*TASK DETAILS*: Below are records to give again exactly; omit each image they contain.

*SUPPLIED ENTRIES*:
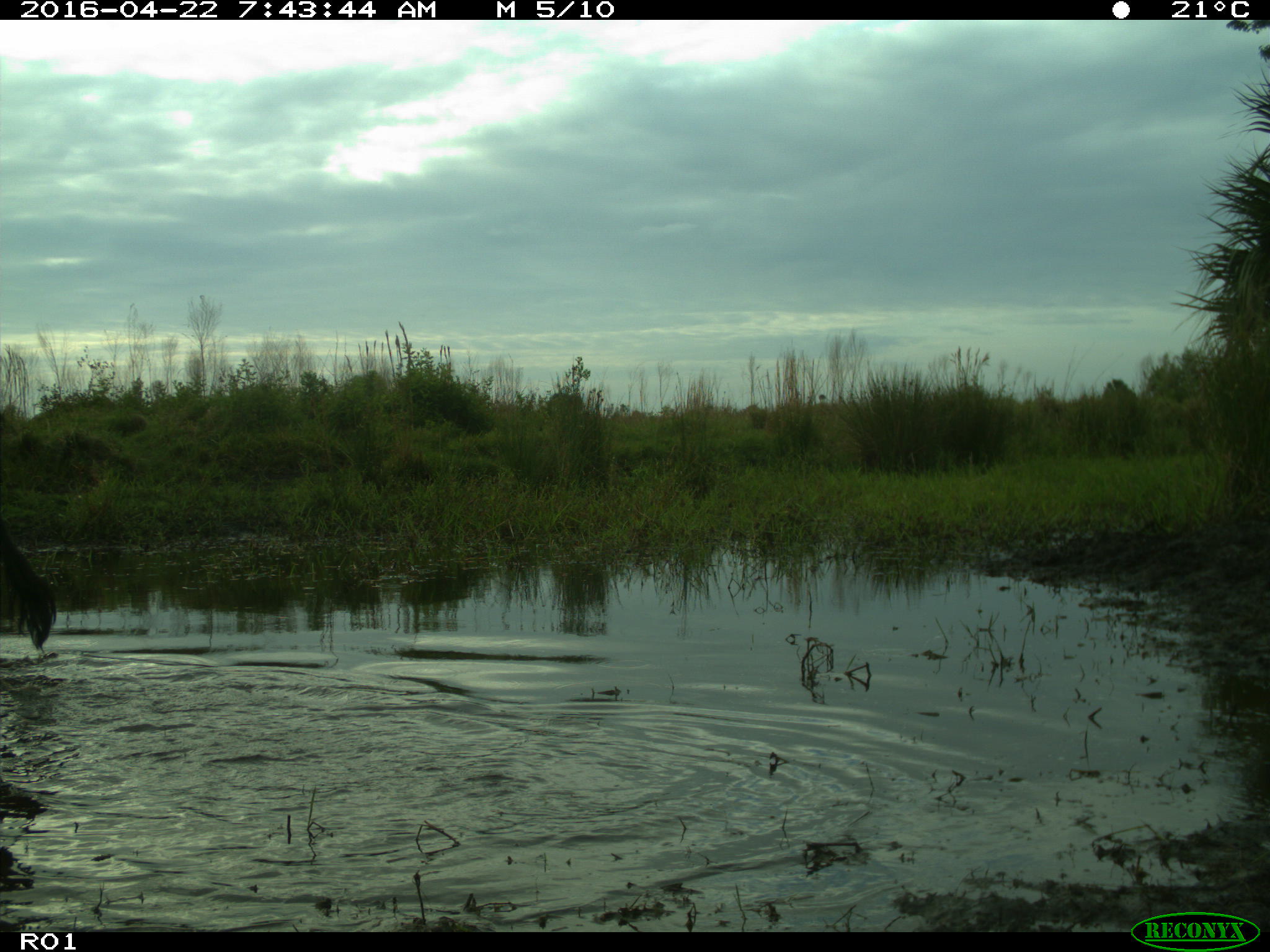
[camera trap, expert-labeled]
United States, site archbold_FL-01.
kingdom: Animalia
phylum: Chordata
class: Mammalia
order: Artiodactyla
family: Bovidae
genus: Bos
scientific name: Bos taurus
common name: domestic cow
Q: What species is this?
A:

*ANSWER BELOW*:
[camera trap, expert-labeled]
United States, site archbold_FL-01.
kingdom: Animalia
phylum: Chordata
class: Mammalia
order: Artiodactyla
family: Bovidae
genus: Bos
scientific name: Bos taurus
common name: domestic cow
Q: What species is this?
A:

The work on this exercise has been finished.